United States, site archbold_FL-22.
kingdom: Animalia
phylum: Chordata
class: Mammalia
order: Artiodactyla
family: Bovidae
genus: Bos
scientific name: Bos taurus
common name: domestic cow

━━━━━━━━━━━━━━━━

§ WORK ITEM
Every line in the data above has to be retyped exactly.

§ EXERCISE RESULT
United States, site archbold_FL-22.
kingdom: Animalia
phylum: Chordata
class: Mammalia
order: Artiodactyla
family: Bovidae
genus: Bos
scientific name: Bos taurus
common name: domestic cow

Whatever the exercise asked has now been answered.